The Truman Show Review
Capote
Peter Vesuwalla
I love the moment in Capote in which the titular character,
played by Philip Seymour Hoffman, casually mentions that for
his next project he’s going to invent a new kind of
writing.
He says it the way he would casually mention he’s just
running out to the store to buy a pack of smokes. The thing
is, you believe him when he says it. If he sounded more excited
or enthusiastic, you probably wouldn’t.
That’s the great thing about Hoffman’s performance:
he captures both Truman Capote’s awkwardness and his
allure. He talks, at times, as if he’s in a daze, as
if the act of putting together a sentence means pulling words
out of the air one at a time while constantly being distracted
by other ones. His effeminate voice is heightened by his odd
vocal inflection, as if his tongue were just a little too
big for his mouth.
Still, the character is spellbinding and knows it. To hear
him tell a story at a party is to witness a great performer
at the top of his game.
We never catch Hoffman in the act of impersonating the late
author. This is a carefully studied performance, right down
to the way he adjusts his glasses when he’s trying to
emotionally distance himself from a conversation.
Capote’s friends, particularly Harper Lee (Catherine
Keener), are willing to put up with the odd bit of excess.

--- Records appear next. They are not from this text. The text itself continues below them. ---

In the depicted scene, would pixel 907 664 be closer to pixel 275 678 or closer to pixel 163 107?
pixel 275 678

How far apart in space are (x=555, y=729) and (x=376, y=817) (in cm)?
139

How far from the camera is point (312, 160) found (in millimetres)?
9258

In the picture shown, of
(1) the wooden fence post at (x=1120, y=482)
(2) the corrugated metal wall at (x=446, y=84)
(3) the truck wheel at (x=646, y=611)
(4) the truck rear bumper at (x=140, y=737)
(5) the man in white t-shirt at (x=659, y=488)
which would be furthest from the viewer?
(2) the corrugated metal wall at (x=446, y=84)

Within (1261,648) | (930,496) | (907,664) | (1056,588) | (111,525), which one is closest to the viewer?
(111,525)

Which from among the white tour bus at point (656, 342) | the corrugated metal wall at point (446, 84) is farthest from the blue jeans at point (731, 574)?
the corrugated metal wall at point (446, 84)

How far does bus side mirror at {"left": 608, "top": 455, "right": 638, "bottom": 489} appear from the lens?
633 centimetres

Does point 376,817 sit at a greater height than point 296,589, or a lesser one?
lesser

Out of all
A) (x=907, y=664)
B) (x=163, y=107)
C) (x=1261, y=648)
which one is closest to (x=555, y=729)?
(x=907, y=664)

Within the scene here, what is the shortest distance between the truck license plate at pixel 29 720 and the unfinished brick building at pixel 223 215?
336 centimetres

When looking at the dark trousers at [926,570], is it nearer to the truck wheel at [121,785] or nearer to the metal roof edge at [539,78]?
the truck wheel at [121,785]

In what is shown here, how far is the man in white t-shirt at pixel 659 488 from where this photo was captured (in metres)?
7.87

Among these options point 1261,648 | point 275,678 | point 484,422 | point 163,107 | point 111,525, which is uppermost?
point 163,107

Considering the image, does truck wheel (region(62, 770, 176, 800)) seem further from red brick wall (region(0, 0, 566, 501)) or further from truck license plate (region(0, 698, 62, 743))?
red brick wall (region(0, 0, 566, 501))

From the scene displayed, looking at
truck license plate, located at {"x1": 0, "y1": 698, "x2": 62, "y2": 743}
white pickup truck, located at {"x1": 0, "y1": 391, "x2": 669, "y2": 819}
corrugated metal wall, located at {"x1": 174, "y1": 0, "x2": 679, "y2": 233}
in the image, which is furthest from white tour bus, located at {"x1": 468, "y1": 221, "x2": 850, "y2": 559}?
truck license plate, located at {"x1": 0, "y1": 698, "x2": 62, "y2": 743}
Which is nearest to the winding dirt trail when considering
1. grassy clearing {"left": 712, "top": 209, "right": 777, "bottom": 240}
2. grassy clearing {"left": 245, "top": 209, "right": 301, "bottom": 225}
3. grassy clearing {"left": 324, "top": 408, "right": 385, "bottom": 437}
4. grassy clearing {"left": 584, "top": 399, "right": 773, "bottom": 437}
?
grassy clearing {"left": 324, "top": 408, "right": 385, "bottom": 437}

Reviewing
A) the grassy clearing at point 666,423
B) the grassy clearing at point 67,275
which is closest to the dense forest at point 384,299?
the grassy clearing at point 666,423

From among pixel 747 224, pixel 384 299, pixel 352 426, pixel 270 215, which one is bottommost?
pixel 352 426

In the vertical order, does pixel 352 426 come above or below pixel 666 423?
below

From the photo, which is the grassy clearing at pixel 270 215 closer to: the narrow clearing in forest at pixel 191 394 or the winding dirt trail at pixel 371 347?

But the moral centre for this film is actually one of its
more minor characters: Alvin Dewey (Chris Cooper), the Kansas
sheriff investigating the tragic murder of an entire family,
which Capote would eventually use as a basis for his ‘non-fiction
novel’ In Cold Blood.
It’s never explicitly spelled out in the film, but something
about Cooper’s manner shows he’s not as taken
by Capote as everyone else is. Dewey is polite, friendly and
professional, but he can sense the writer’s insincerity,
perhaps even before the audience can.
A great deal can be read into an impassioned line of dialogue
I wrote down before I understood it: “Ever since I was
a child, folks have thought they had me pegged because of
the way I am, the way I talk,” says Capote. “And
they’re always wrong.”
The line takes on a new meaning later, when we catch Capote
outright lying to Perry Smith (Clifton Collins Jr.), one of
the killers who was sentenced to hang. How Capote feels toward
Smith is impossible to determine. He says one thing and writes
another, helps Smith get an appeal but doesn’t want
him to win it, shows sympathy but… I don’t know.